What to do: Exactly as they appear, copy the lines of the listing from the one containing "From the standpoint" through the final line, both included, and nothing else.
START Source data
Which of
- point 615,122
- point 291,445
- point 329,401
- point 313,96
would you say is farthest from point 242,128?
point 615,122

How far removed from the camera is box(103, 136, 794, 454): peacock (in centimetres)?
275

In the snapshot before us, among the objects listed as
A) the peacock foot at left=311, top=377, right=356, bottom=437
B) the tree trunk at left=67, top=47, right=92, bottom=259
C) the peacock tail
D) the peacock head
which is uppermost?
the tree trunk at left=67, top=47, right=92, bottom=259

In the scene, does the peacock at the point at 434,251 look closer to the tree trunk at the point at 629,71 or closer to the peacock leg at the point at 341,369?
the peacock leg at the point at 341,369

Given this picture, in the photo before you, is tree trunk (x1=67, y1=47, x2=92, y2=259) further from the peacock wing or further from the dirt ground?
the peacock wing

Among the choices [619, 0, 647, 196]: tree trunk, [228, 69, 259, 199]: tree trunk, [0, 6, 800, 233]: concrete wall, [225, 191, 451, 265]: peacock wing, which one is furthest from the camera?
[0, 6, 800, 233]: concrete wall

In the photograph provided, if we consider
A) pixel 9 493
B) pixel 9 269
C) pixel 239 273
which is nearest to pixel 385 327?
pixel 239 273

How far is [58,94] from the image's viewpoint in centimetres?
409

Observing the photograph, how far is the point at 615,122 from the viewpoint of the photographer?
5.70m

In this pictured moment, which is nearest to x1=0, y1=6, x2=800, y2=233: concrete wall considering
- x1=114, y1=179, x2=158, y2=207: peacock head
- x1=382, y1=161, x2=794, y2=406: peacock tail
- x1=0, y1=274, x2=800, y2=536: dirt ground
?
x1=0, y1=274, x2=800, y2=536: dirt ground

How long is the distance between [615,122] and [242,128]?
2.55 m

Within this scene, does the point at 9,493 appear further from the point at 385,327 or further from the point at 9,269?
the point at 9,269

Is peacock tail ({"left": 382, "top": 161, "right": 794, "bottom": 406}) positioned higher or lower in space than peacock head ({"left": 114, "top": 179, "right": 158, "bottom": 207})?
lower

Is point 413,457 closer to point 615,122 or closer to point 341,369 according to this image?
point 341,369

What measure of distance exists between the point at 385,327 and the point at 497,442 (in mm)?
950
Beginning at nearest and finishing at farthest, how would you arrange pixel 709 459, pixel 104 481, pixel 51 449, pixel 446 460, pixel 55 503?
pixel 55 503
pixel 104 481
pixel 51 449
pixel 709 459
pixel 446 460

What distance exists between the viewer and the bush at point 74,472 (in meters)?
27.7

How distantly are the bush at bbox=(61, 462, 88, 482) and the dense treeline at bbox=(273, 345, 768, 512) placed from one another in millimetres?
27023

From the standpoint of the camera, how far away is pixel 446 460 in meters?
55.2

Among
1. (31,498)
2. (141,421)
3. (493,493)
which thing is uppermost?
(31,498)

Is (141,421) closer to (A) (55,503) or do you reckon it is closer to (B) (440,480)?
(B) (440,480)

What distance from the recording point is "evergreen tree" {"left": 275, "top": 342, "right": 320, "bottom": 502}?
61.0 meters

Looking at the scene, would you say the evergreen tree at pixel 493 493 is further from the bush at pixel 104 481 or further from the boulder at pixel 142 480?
END Source data
Problem solution:
From the standpoint of the camera, how far away is pixel 446 460 in meters?
55.2

Among
1. (31,498)
2. (141,421)
3. (493,493)
which thing is uppermost?
(31,498)

Is (141,421) closer to (A) (55,503) or do you reckon it is closer to (B) (440,480)?
(B) (440,480)

What distance from the recording point is "evergreen tree" {"left": 275, "top": 342, "right": 320, "bottom": 502}?
61.0 meters

Looking at the scene, would you say the evergreen tree at pixel 493 493 is further from the bush at pixel 104 481 or further from the boulder at pixel 142 480?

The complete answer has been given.